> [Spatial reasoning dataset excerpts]
=-=-=

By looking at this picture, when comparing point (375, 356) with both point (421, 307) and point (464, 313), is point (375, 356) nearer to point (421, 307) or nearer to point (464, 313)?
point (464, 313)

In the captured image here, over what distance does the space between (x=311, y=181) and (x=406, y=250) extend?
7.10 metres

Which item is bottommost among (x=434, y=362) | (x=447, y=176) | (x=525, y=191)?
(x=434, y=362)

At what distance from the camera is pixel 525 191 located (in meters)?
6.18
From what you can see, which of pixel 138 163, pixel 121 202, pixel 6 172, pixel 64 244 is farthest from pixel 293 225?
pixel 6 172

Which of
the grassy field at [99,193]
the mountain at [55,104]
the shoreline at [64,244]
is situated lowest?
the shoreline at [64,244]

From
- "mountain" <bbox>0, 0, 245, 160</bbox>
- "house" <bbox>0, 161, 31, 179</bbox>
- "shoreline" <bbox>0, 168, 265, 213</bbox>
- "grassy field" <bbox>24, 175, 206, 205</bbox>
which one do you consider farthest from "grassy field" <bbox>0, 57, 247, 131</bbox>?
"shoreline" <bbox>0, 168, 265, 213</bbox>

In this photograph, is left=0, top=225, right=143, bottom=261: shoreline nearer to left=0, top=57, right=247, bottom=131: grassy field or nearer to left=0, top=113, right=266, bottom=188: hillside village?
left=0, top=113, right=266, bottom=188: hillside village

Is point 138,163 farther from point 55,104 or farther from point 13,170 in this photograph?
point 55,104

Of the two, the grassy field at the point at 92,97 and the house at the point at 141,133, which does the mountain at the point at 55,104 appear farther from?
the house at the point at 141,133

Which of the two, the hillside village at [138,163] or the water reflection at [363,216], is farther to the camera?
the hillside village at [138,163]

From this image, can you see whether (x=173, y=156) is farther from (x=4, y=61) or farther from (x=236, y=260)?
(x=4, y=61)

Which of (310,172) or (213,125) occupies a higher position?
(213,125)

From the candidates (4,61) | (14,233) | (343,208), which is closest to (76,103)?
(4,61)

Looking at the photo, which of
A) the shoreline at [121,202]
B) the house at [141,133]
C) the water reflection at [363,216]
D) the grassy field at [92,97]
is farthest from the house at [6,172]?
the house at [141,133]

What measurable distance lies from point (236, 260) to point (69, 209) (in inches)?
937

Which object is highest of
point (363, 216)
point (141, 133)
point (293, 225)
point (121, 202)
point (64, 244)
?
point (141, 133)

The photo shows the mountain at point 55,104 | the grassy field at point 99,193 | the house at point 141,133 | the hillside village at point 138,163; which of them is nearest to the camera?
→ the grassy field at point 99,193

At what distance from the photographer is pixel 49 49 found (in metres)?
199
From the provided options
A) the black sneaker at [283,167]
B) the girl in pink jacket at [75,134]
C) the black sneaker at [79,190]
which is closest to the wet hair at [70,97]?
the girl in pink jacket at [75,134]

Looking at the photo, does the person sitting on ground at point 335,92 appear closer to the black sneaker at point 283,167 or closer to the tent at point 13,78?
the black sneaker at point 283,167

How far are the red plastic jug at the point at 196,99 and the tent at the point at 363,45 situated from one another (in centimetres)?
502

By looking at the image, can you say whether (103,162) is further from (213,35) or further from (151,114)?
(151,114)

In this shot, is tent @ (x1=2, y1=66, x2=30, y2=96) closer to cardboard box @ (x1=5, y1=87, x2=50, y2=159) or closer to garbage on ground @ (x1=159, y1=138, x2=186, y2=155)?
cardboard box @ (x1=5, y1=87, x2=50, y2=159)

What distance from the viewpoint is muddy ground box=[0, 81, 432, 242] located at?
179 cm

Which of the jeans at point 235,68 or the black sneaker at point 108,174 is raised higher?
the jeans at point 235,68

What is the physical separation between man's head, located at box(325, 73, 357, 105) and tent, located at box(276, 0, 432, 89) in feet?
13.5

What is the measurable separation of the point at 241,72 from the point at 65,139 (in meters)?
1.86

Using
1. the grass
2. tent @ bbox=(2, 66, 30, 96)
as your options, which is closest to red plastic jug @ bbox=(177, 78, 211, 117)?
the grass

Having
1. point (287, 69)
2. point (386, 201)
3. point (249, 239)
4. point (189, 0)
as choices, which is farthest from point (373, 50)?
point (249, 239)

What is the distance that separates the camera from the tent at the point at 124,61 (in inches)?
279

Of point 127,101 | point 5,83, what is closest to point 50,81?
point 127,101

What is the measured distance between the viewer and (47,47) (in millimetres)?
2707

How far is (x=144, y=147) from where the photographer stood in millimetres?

=-=-=

> [What to produce]
Change every "farthest" in the entries above to "most distant", and leave everything else as it is.

> [Exercise output]
By looking at this picture, when comparing point (375, 356) with both point (421, 307) and point (464, 313), is point (375, 356) nearer to point (421, 307) or nearer to point (464, 313)?
point (464, 313)

In the captured image here, over what distance does the space between (x=311, y=181) and (x=406, y=250) extend?
7.10 metres

Which item is bottommost among (x=434, y=362) | (x=447, y=176) | (x=525, y=191)?
(x=434, y=362)

At what distance from the camera is pixel 525 191 located (in meters)?
6.18
From what you can see, which of pixel 138 163, pixel 121 202, pixel 6 172, pixel 64 244 is most distant from pixel 293 225?
pixel 6 172

Which of
the grassy field at [99,193]
the mountain at [55,104]
the shoreline at [64,244]
is situated lowest?
the shoreline at [64,244]

From
- "mountain" <bbox>0, 0, 245, 160</bbox>
- "house" <bbox>0, 161, 31, 179</bbox>
- "shoreline" <bbox>0, 168, 265, 213</bbox>
- "grassy field" <bbox>24, 175, 206, 205</bbox>
which one do you consider most distant from "grassy field" <bbox>0, 57, 247, 131</bbox>?
"shoreline" <bbox>0, 168, 265, 213</bbox>

In this photograph, is left=0, top=225, right=143, bottom=261: shoreline nearer to left=0, top=57, right=247, bottom=131: grassy field or nearer to left=0, top=113, right=266, bottom=188: hillside village?
left=0, top=113, right=266, bottom=188: hillside village

Is point 138,163 farther from point 55,104 or farther from point 13,170 in this photograph?
point 55,104

Of the two, the grassy field at the point at 92,97 and the house at the point at 141,133, which does the mountain at the point at 55,104 appear farther from?
the house at the point at 141,133

Which of the two, the hillside village at [138,163] or the water reflection at [363,216], is farther to the camera?
the hillside village at [138,163]

From this image, can you see whether (x=173, y=156) is farther from (x=4, y=61) or farther from (x=236, y=260)?
(x=4, y=61)

Which of (310,172) or (213,125) occupies a higher position?
(213,125)

From the candidates (4,61) | (14,233) | (343,208), which is closest to (76,103)?
(4,61)

Looking at the photo, which of
A) the shoreline at [121,202]
B) the house at [141,133]
C) the water reflection at [363,216]
D) the grassy field at [92,97]
is most distant from the house at [6,172]?
the house at [141,133]

What measurable distance lies from point (236, 260) to point (69, 209) (in inches)?
937

Which object is highest of
point (363, 216)
point (141, 133)
point (293, 225)
point (121, 202)
point (64, 244)
?
point (141, 133)

The photo shows the mountain at point 55,104 | the grassy field at point 99,193 | the house at point 141,133 | the hillside village at point 138,163; which of them is nearest to the camera?
→ the grassy field at point 99,193

At what distance from the photographer is pixel 49 49 found (in metres)?
199
From the provided options
A) the black sneaker at [283,167]
B) the girl in pink jacket at [75,134]
C) the black sneaker at [79,190]
which is closest to the wet hair at [70,97]?
the girl in pink jacket at [75,134]

Looking at the photo, does the person sitting on ground at point 335,92 appear closer to the black sneaker at point 283,167 or closer to the tent at point 13,78?
the black sneaker at point 283,167

How far are the red plastic jug at the point at 196,99 and the tent at the point at 363,45 situated from one another (in centimetres)?
502

By looking at the image, can you say whether (103,162) is further from (213,35) or further from (151,114)?
(151,114)

In this shot, is tent @ (x1=2, y1=66, x2=30, y2=96) closer to cardboard box @ (x1=5, y1=87, x2=50, y2=159) or closer to garbage on ground @ (x1=159, y1=138, x2=186, y2=155)?
cardboard box @ (x1=5, y1=87, x2=50, y2=159)

What distance from the viewpoint is muddy ground box=[0, 81, 432, 242] located at?
179 cm

Which of the jeans at point 235,68 or the black sneaker at point 108,174 is raised higher?
the jeans at point 235,68

What is the physical separation between man's head, located at box(325, 73, 357, 105) and tent, located at box(276, 0, 432, 89) in feet?
13.5

What is the measurable separation of the point at 241,72 from the point at 65,139 (in meters)?
1.86

Using
1. the grass
2. tent @ bbox=(2, 66, 30, 96)
as your options, which is closest to red plastic jug @ bbox=(177, 78, 211, 117)?
the grass

Having
1. point (287, 69)
2. point (386, 201)
3. point (249, 239)
4. point (189, 0)
as choices, which is most distant from point (373, 50)?
point (249, 239)

What is the distance that separates the camera from the tent at the point at 124,61 (in inches)?
279

Of point 127,101 | point 5,83, what is closest to point 50,81?
point 127,101

What is the measured distance between the viewer and (47,47) (in millimetres)?
2707

How far is (x=144, y=147) from where the photographer stood in millimetres?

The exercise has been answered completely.